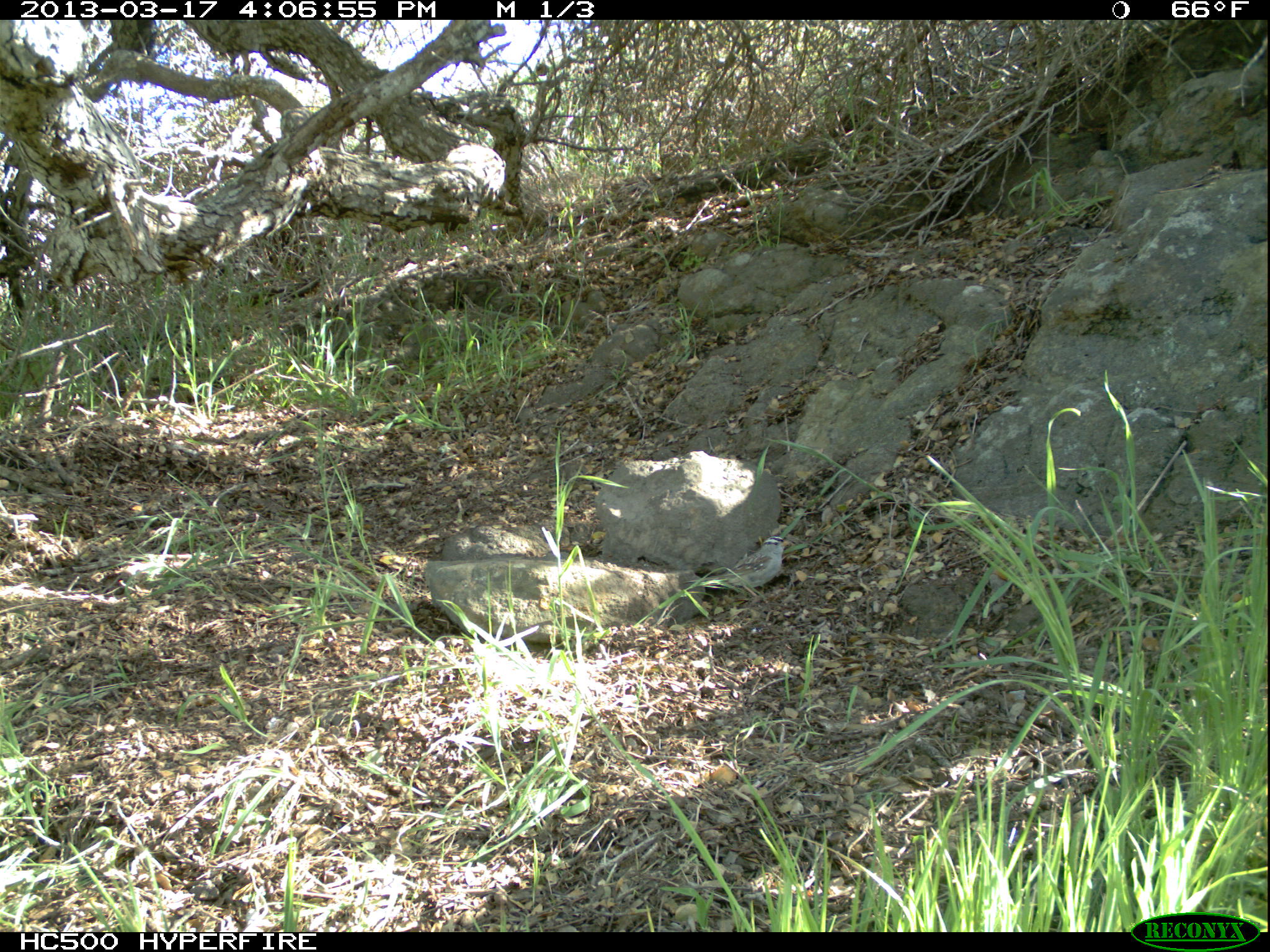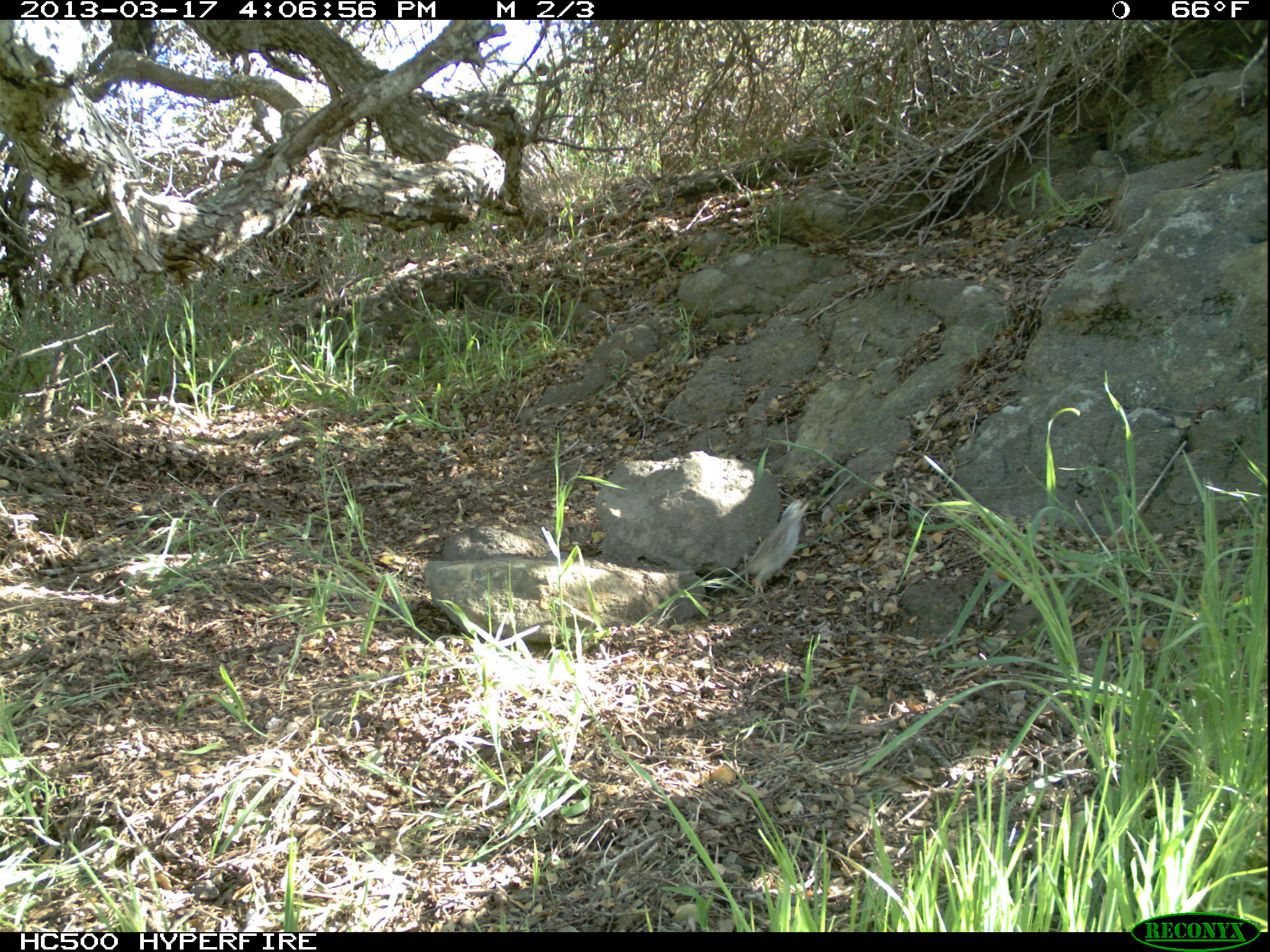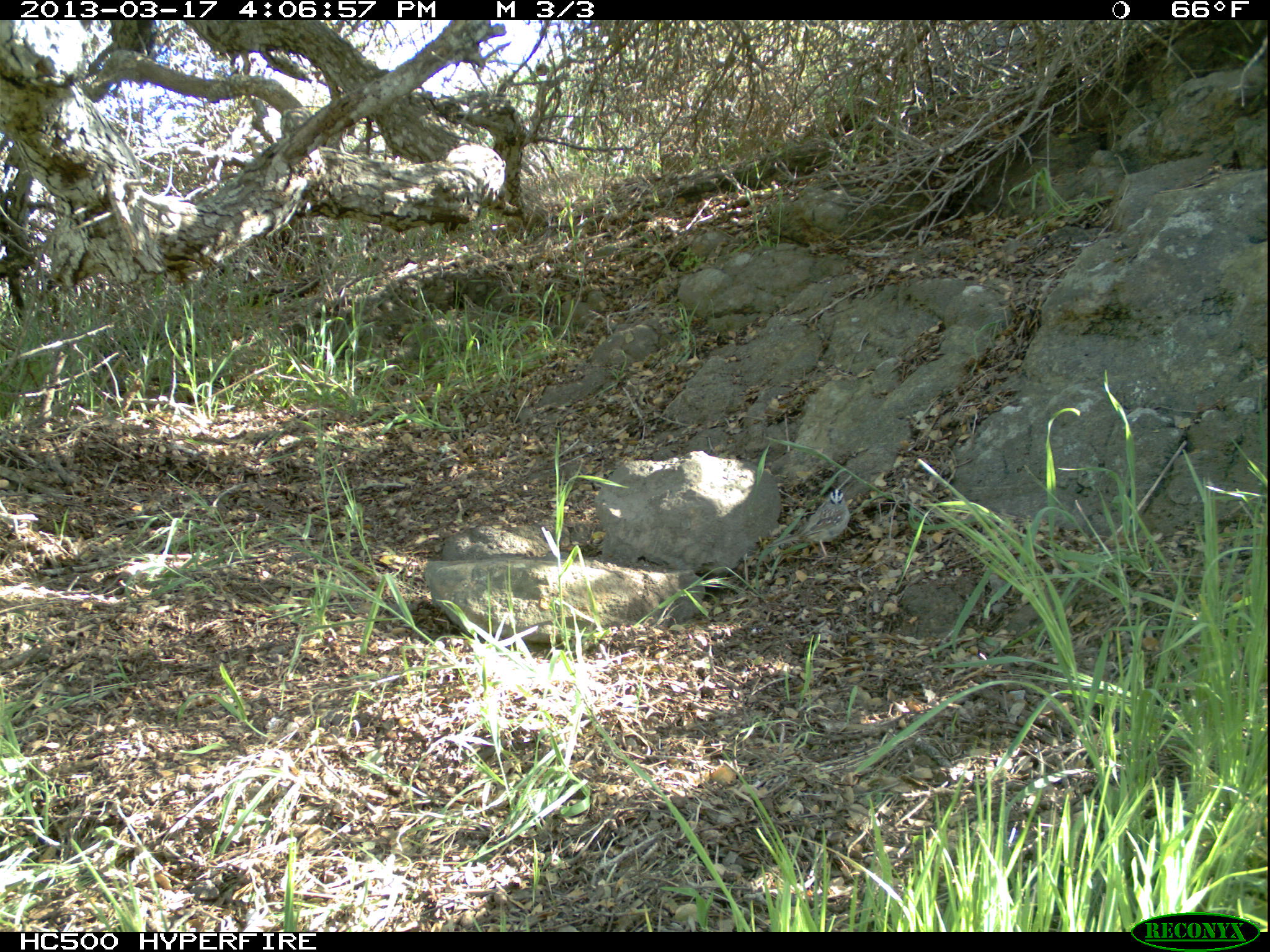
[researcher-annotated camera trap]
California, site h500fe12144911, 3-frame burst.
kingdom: Animalia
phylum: Chordata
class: Aves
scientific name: Aves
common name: bird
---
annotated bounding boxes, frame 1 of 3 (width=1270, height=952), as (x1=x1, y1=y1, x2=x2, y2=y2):
bird: (x1=680, y1=534, x2=795, y2=597)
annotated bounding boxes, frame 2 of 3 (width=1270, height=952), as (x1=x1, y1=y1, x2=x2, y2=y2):
bird: (x1=709, y1=496, x2=819, y2=602)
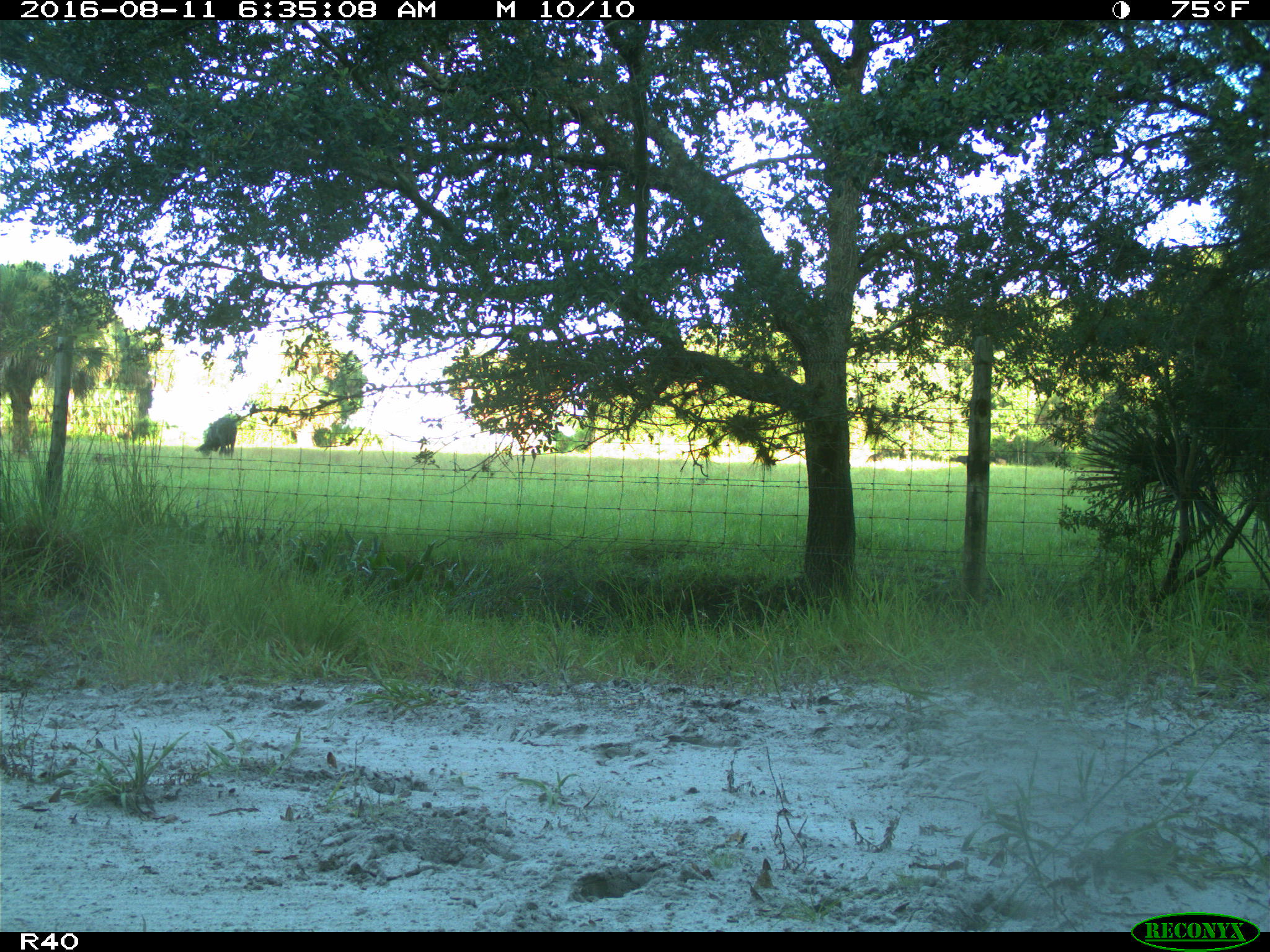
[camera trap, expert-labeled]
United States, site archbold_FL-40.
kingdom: Animalia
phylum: Chordata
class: Mammalia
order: Artiodactyla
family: Bovidae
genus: Bos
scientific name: Bos taurus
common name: domestic cow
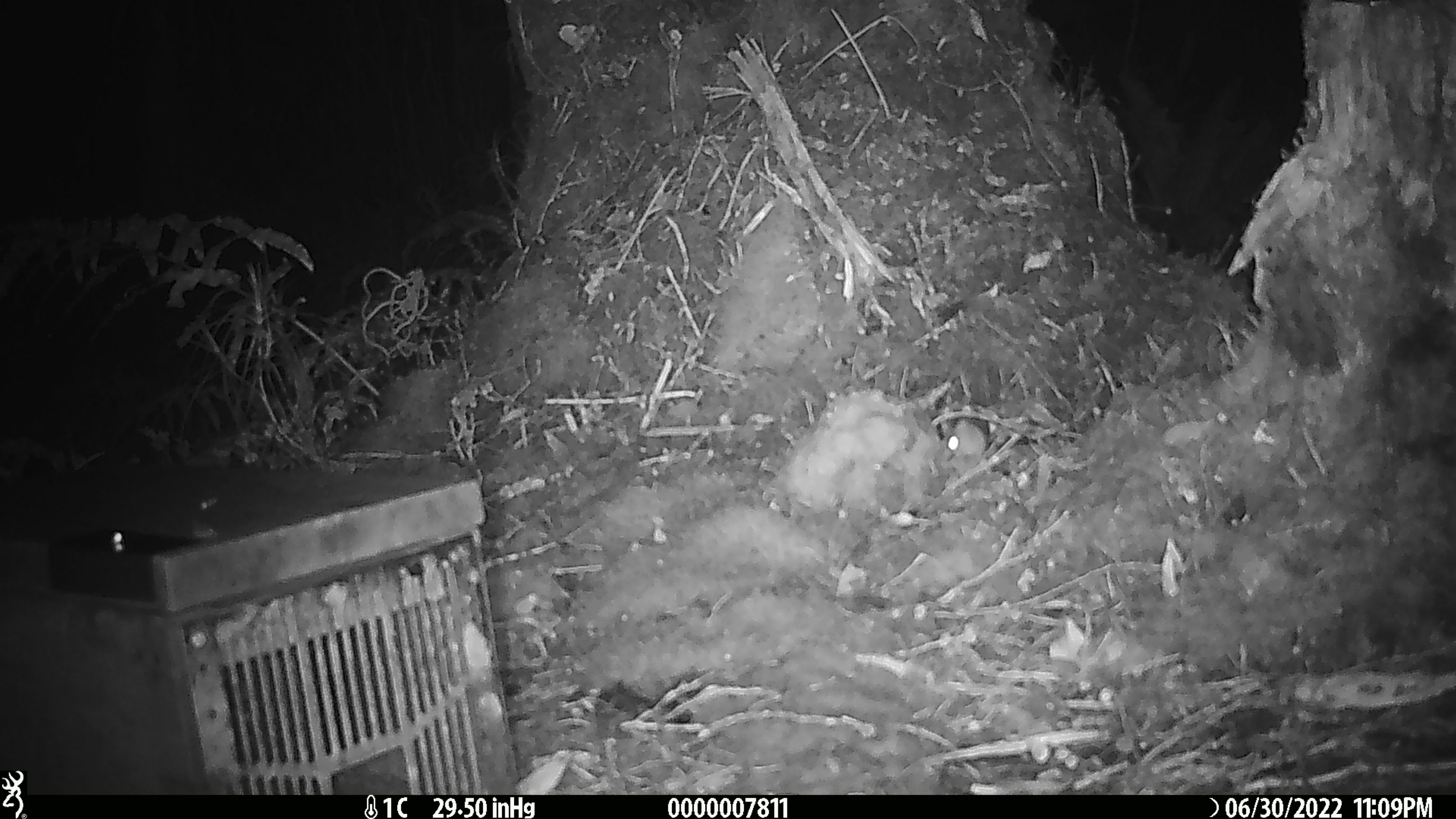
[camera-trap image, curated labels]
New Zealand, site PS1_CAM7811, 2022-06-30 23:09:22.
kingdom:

:::::

#### [Work required]
Please keep every line of the data the same when you reproduce it, and keep every picture out.

#### [Response to this task]
[researcher-annotated camera trap]
California, site h500fe12144911, 3-frame burst.
kingdom: Animalia
phylum: Chordata
class: Aves
scientific name: Aves
common name: bird
---
annotated bounding boxes, frame 1 of 3 (width=1270, height=952), as (x1=x1, y1=y1, x2=x2, y2=y2):
bird: (x1=680, y1=534, x2=795, y2=597)
annotated bounding boxes, frame 2 of 3 (width=1270, height=952), as (x1=x1, y1=y1, x2=x2, y2=y2):
bird: (x1=709, y1=496, x2=819, y2=602)
[camera trap, expert-labeled]
United States, site archbold_FL-40.
kingdom: Animalia
phylum: Chordata
class: Mammalia
order: Artiodactyla
family: Bovidae
genus: Bos
scientific name: Bos taurus
common name: domestic cow
[camera-trap image, curated labels]
New Zealand, site PS1_CAM7811, 2022-06-30 23:09:22.
kingdom:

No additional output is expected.